======== DATASET EXCERPTS ========

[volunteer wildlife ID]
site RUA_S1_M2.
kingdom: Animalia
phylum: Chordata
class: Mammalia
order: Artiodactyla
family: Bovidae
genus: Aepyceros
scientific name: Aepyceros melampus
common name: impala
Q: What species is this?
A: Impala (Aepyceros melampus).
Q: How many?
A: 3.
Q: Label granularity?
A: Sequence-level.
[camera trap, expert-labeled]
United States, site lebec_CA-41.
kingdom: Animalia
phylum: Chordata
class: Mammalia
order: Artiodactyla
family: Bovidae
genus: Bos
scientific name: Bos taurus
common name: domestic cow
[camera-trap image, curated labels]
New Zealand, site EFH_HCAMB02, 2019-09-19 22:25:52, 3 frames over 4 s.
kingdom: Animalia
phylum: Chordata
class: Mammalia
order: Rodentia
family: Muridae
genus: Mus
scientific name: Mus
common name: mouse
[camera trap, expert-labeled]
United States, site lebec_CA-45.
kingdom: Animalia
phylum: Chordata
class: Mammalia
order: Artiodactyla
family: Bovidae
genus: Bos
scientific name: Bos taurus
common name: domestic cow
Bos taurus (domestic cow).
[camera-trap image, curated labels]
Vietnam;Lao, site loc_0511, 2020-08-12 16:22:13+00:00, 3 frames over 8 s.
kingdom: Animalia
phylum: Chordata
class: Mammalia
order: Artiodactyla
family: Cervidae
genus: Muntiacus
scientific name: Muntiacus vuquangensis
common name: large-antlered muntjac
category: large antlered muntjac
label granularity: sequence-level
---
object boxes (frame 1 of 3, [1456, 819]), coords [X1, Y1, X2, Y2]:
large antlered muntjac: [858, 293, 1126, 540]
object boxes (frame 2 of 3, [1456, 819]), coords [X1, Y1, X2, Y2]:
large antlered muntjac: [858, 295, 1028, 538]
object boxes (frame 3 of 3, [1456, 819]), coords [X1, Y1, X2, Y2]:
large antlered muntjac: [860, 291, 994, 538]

========

ASSIGNED TASK: Each entry in the data must be copied exactly.

EXPECTED OUTPUT:
[volunteer wildlife ID]
site RUA_S1_M2.
kingdom: Animalia
phylum: Chordata
class: Mammalia
order: Artiodactyla
family: Bovidae
genus: Aepyceros
scientific name: Aepyceros melampus
common name: impala
Q: What species is this?
A: Impala (Aepyceros melampus).
Q: How many?
A: 3.
Q: Label granularity?
A: Sequence-level.
[camera trap, expert-labeled]
United States, site lebec_CA-41.
kingdom: Animalia
phylum: Chordata
class: Mammalia
order: Artiodactyla
family: Bovidae
genus: Bos
scientific name: Bos taurus
common name: domestic cow
[camera-trap image, curated labels]
New Zealand, site EFH_HCAMB02, 2019-09-19 22:25:52, 3 frames over 4 s.
kingdom: Animalia
phylum: Chordata
class: Mammalia
order: Rodentia
family: Muridae
genus: Mus
scientific name: Mus
common name: mouse
[camera trap, expert-labeled]
United States, site lebec_CA-45.
kingdom: Animalia
phylum: Chordata
class: Mammalia
order: Artiodactyla
family: Bovidae
genus: Bos
scientific name: Bos taurus
common name: domestic cow
Bos taurus (domestic cow).
[camera-trap image, curated labels]
Vietnam;Lao, site loc_0511, 2020-08-12 16:22:13+00:00, 3 frames over 8 s.
kingdom: Animalia
phylum: Chordata
class: Mammalia
order: Artiodactyla
family: Cervidae
genus: Muntiacus
scientific name: Muntiacus vuquangensis
common name: large-antlered muntjac
category: large antlered muntjac
label granularity: sequence-level
---
object boxes (frame 1 of 3, [1456, 819]), coords [X1, Y1, X2, Y2]:
large antlered muntjac: [858, 293, 1126, 540]
object boxes (frame 2 of 3, [1456, 819]), coords [X1, Y1, X2, Y2]:
large antlered muntjac: [858, 295, 1028, 538]
object boxes (frame 3 of 3, [1456, 819]), coords [X1, Y1, X2, Y2]:
large antlered muntjac: [860, 291, 994, 538]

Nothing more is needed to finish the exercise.